◆ EXTRACT TO READ:
—————

Don’t you just love watching a violinist in action? Their facial expressions and body moving in tandem with their music can be far more satisfying than any music video on YouTube.
But, a curious question might enter your mind at this exact moment: Why do violinists move so much?
In this article, we’ll try to understand the reasons behind this behavior by addressing this topic more in-depth. Are you ready to dive in?
Why Do Violinists Move So Much: A Summary
Violinists tend to move their bodies and shake their heads throughout the performance because they connect to the music they’re playing. It’s a natural body reaction to hearing music, much like bobbing your head or tapping your feet to your favorite rock song!
What Does It Mean When Violinists Move?
When a violinist moves as he plays, it means that his body is in sync with the rhythm and the melody he’s set. This way, hitting all the right notes should be easier for him since the music has already affected his body enough to trigger a reaction.
There may also be another meaning to a violinist’s constant movement. If he’s associated certain head shakes or torso motions with specific parts of his music piece while practicing, he’ll develop muscle memory.
Therefore, when the time comes to play each section of the composition, the way that his body moves can help guide him in the correct direction. It’s a lot like linking a song to a piece of information you’re trying to memorize to help yourself remember it in a test!
Let’s not forget that some violinists move their bodies out of habit and because they’re comfortable playing their instrument. After having spent years practicing the violin, it’s only normal for a violinist to sway with the sound, knowing they won’t miss a beat.
Is There Any Practical Purpose to a Violinist Moving So Much?
Yes. Besides being a natural reaction to music, moving whilst playing can have some practical benefits to a violinist.

—————

◆ DATA UNDER STUDY:
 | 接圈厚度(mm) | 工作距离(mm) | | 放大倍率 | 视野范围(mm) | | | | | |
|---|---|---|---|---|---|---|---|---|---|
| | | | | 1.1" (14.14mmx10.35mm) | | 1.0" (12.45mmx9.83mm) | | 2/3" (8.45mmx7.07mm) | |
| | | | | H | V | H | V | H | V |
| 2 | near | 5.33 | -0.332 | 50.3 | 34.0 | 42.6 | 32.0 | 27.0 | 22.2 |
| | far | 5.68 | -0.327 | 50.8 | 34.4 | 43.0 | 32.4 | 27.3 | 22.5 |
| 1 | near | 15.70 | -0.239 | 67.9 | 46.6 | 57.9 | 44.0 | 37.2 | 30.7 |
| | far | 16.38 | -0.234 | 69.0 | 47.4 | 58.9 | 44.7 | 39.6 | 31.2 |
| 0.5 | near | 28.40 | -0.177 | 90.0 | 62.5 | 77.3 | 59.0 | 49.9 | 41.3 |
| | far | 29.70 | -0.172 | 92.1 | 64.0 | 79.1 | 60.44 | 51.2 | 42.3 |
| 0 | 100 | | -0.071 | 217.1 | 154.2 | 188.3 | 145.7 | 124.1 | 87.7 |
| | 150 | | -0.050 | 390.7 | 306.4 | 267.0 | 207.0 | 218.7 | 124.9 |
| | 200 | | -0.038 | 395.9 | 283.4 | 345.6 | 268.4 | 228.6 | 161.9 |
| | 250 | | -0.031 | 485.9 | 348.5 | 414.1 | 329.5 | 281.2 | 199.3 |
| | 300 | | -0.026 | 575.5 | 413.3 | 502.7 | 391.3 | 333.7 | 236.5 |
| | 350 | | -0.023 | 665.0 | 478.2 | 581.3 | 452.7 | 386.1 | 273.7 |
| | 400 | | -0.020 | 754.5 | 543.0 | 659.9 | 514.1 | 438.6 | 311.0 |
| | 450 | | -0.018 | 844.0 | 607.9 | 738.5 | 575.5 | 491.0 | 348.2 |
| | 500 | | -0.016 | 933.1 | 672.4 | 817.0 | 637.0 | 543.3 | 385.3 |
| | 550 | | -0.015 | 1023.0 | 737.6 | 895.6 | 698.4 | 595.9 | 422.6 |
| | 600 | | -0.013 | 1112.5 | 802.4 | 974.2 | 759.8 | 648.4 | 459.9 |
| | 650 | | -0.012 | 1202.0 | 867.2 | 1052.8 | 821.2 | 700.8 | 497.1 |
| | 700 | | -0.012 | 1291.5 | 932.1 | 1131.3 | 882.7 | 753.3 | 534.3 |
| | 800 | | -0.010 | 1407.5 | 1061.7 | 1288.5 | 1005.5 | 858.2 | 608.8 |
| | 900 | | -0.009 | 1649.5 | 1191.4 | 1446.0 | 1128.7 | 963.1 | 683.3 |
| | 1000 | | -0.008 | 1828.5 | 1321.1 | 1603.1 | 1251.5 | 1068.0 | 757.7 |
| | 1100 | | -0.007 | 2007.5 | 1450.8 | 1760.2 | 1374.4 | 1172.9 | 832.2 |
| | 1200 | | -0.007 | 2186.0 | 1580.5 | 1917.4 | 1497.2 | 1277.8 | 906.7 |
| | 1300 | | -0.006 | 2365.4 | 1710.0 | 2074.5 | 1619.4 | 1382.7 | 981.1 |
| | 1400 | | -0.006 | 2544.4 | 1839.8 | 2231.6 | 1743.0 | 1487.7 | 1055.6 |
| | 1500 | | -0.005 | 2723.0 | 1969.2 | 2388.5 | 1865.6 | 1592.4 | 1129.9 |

—————

◆ THINGS TO DO:
a – List every section heading in the violinist article.
b – Write what comes next in the violinist article, picking up after its final sentence.
The items are separate from the violinist article.

◆ ANSWERS FOR THE TASKS:
a –
Why Do Violinists Move So Much: A Summary
What Does It Mean When Violinists Move?
Is There Any Practical Purpose to a Violinist Moving So Much?

b –
For example, when a violinist moves opposite to the direction of bowing, this movement can result in a faster bow. Ultimately, this leads to him producing confident tunes.
Plus, leaning forward can make it less of a challenge to reach the tip of the bow. The same happens when a violinist leans back; it’ll be almost effortless to hit the heel.
Sometimes, even moving the body to certain positions or angles might help with different shifts or string crossings.
Yet, more often than not, the main reason behind a violinist’s constant movement is that they feel the music inside them and let it take over their emotions.
Why do Violinists shake their hands?
Violinists shake their ‘finger’ hands (as opposed to their bow hands) back and forth to perform what’s known as ‘vibrato’.
By doing this, the Violinist alternates between shortening the string and lengthening the string in quick succession, creating a ‘wobbly’ type sound.
Vibrato is a technique that advanced Violinists use in varying kinds of music. Classical and Romantic music for example places a heavy emphasis on the use of Vibrato. In contemporary music, Vibrato is often used to soften the end of the note (rather than the note simply coming to a stop).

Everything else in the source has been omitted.